#### Passage proposé:
------------------------------------------------------------

La volonté menaçante d'expansion d'Hitler à l'Est était connue mais il cherche à endormir la France («il ne réclamera jamais l'Alsace-Lorraine»). Daladier et Chamberlain croient sauver la paix avec les accords de Munich (29.9.38), Hitler recevant d'eux la région des Sudètes au nom de la défense des Allemands de Tchécoslovaquie et de l'homogénéité ethnique, mais très vite, il s'empare du reste de la Tchéquie (à population slave) en violation des accords de Munich, rafle l'or de la banque tchèque, et songe à sa proie suivante. Les usines tchèques (Skoda, etc.) sont désormais au service de l'armée nazie. Paris est chaque fois informé par ses ambassades de ses intentions bien avant que cela ne survienne. Quand Memel est prise en 1939, les démocraties laissent faire à nouveau. Hitler se croit tout puissant. Un officiel déclare à l'ambassadeur de France «Nous avons devant nous tant de portes ouvertes que nous ne savons plus où donner de la tête, ni quelle orientation adopter» (19.3.39).

------------------------------------------------------------

#### Les données:
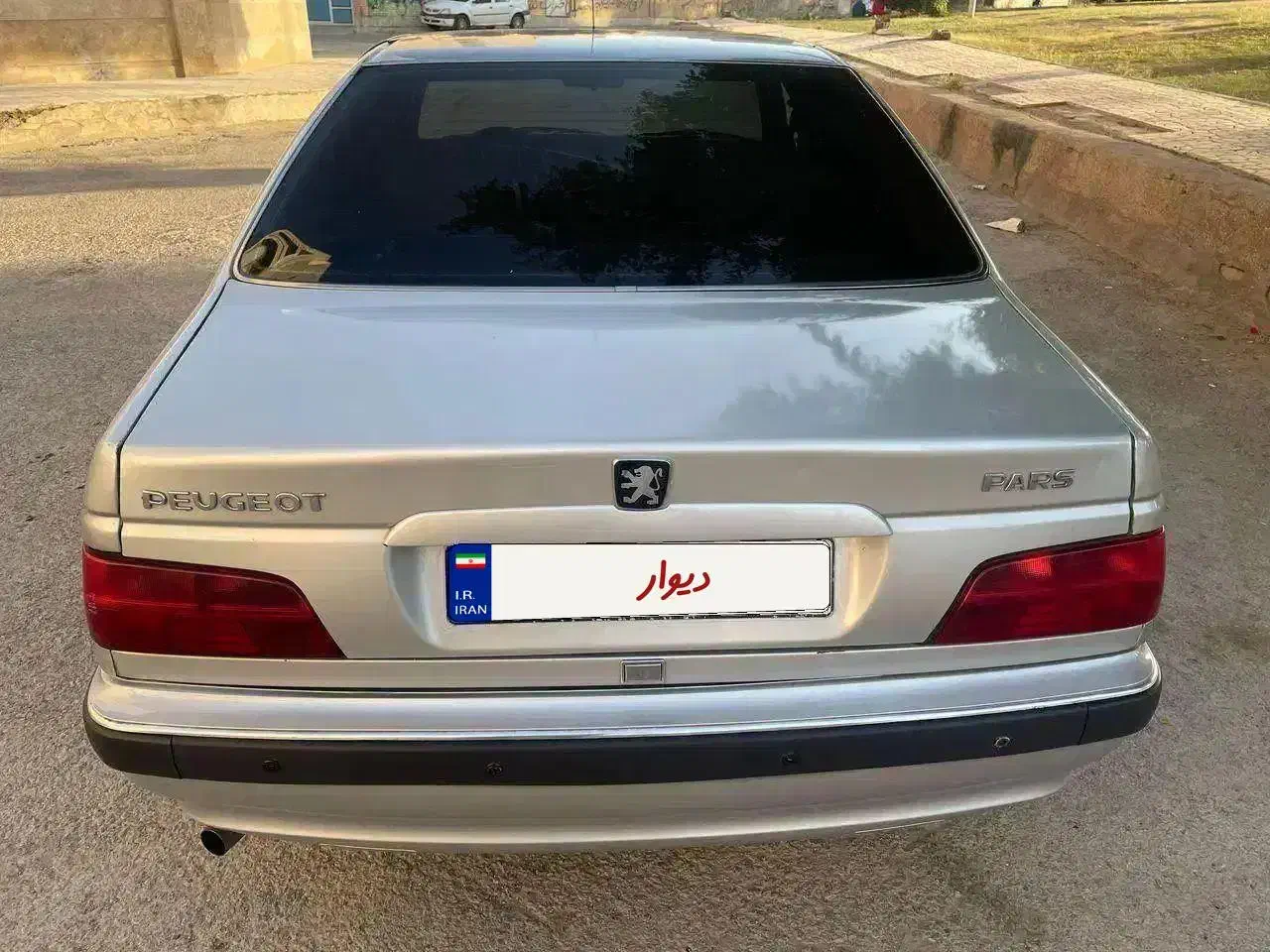 پارس tu5 مدل 89|خودرو سواری و وانت|اهواز, کوروش|دیوار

------------------------------------------------------------

#### Consigne:
D'après le passage sur les accords de Munich, quelle région Hitler reçoit-il de Daladier et de Chamberlain ?

#### Corrigé:
Il reçoit la région des Sudètes.